21P - Identification of the novel molecules mediating gastric cancer invasion based on genomic analysis of cancer-associated fibroblasts

Date 17 December 2016
Event ESMO Asia 2016 Congress
Session Poster lunch
Topics Cancer Biology
Gastric Cancer
Presenter Takatsugu Ishimoto
Citation Annals of Oncology (2016) 27 (suppl_9): ix1-ix8. 10.1093/annonc/mdw573
Authors T. Ishimoto1, K. Miyake2, T. Nandi1, M. Yashiro3, K.K. Huang1, K. Arima2, D. Izumi2, Y. Baba2, H. Baba2, P. Tan1
  • 1Cancer And Stem Cell Biology, Duke-NUS Graduate Medical School, 169857 - Singapore/SG
  • 2Department Of Gastroenterological Surgery, Kumamoto University, 860-8556 - Kumamoto/JP
  • 3Department Of Surgical Oncology, Osaka City University Medical School, 545-8585 - Osaka/JP



Cancer-associated fibroblasts (CAFs) have been reported to promote various types of tumor through secretion of soluble factors. However, there have been no systematic studies of CAFs in diffuse-type gastric cancers (DGCs). We investigated the characteristics and functional roles of CAFs in DGCs using comprehensive genomic approach.


Normal fibroblasts (NFs)/CAFs were subjected to Exome and RNA sequencing, and the possible candidates for functional assay were selected from among the acquired comprehensive data. The candidate molecules were examined the functional roles for GC tumor progression by in vitro assays.


The differential expression analysis revealed that the expression of 34 genes were significantly up-regulated in CAFs compared with those in NFs. Furthermore, the pathway analysis showed that cytoskeletal signaling pathway was up-regulated and TGFb1 played crucial roles as one of upstream regulators in CAFs. Real-time imaging showed that the motility of CAFs was significantly greater on extracellular matrix. Intriguingly, the motility of CAFs conferred invasiveness on GC cells co-cultured with CAFs.
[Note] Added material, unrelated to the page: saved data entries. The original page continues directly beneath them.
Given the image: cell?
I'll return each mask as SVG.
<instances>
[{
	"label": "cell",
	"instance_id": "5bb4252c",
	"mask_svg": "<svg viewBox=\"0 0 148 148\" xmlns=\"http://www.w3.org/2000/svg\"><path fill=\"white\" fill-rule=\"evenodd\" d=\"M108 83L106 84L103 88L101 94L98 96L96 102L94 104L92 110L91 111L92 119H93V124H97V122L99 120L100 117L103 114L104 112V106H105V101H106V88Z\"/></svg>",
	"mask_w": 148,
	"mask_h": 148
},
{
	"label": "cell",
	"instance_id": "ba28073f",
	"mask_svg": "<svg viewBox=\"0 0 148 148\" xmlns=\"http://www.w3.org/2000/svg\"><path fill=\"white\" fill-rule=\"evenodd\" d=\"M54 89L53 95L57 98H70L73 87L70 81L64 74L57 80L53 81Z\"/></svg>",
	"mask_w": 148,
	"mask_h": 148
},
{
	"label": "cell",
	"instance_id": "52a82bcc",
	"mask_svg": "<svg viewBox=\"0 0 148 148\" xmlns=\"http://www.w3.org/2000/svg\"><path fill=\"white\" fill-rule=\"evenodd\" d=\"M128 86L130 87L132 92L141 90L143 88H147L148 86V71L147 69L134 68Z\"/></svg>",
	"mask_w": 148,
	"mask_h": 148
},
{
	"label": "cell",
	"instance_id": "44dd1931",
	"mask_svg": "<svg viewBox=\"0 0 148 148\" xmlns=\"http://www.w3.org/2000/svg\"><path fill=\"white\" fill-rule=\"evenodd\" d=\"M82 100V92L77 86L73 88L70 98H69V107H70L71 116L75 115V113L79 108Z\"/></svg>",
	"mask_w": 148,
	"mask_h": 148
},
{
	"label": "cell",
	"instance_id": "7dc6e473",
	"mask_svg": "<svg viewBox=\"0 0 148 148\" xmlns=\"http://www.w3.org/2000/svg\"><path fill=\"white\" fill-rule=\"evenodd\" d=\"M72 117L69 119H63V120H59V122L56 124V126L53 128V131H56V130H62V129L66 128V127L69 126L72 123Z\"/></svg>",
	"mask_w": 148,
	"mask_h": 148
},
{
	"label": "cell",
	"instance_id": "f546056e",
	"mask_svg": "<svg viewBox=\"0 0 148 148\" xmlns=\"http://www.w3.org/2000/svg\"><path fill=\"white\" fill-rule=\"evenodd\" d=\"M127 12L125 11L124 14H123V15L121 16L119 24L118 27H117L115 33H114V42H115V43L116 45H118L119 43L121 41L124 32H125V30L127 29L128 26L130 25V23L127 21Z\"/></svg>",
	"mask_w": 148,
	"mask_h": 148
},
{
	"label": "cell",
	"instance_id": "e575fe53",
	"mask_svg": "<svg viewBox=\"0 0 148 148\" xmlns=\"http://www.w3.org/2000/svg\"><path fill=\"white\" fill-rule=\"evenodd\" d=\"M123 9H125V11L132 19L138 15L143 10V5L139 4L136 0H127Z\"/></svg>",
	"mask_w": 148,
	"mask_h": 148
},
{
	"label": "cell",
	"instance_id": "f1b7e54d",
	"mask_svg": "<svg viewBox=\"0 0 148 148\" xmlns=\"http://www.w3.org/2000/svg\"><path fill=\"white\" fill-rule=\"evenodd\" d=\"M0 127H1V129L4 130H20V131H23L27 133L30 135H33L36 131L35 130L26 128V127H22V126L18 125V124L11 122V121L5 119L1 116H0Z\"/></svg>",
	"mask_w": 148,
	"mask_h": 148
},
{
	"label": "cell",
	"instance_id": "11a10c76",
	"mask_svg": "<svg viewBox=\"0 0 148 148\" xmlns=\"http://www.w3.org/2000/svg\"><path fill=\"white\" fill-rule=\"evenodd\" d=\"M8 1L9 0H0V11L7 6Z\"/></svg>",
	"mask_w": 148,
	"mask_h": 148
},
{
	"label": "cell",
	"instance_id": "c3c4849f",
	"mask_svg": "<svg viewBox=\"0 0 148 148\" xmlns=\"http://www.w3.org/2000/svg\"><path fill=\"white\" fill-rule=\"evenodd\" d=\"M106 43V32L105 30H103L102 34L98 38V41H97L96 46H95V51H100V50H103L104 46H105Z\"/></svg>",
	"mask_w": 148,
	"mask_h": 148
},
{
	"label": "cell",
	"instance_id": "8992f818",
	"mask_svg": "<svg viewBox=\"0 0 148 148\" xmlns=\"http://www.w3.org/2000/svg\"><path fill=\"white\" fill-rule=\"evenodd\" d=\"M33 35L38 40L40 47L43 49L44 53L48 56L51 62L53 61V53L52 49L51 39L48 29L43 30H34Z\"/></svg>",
Comprehensive genomic analyses revealed that CAFs show an invasive molecular pattern. The findings in current study also suggests that CAFs in DGCs exhibit a particular motility associated with TGFb1 signaling and are intimately involved in GC invasion.

Clinical trial indentification

Legal entity responsible for the study



Japan Society for the Promotion of Science (JSPS), KAKENHI Grant


All authors have declared no conflicts of interest.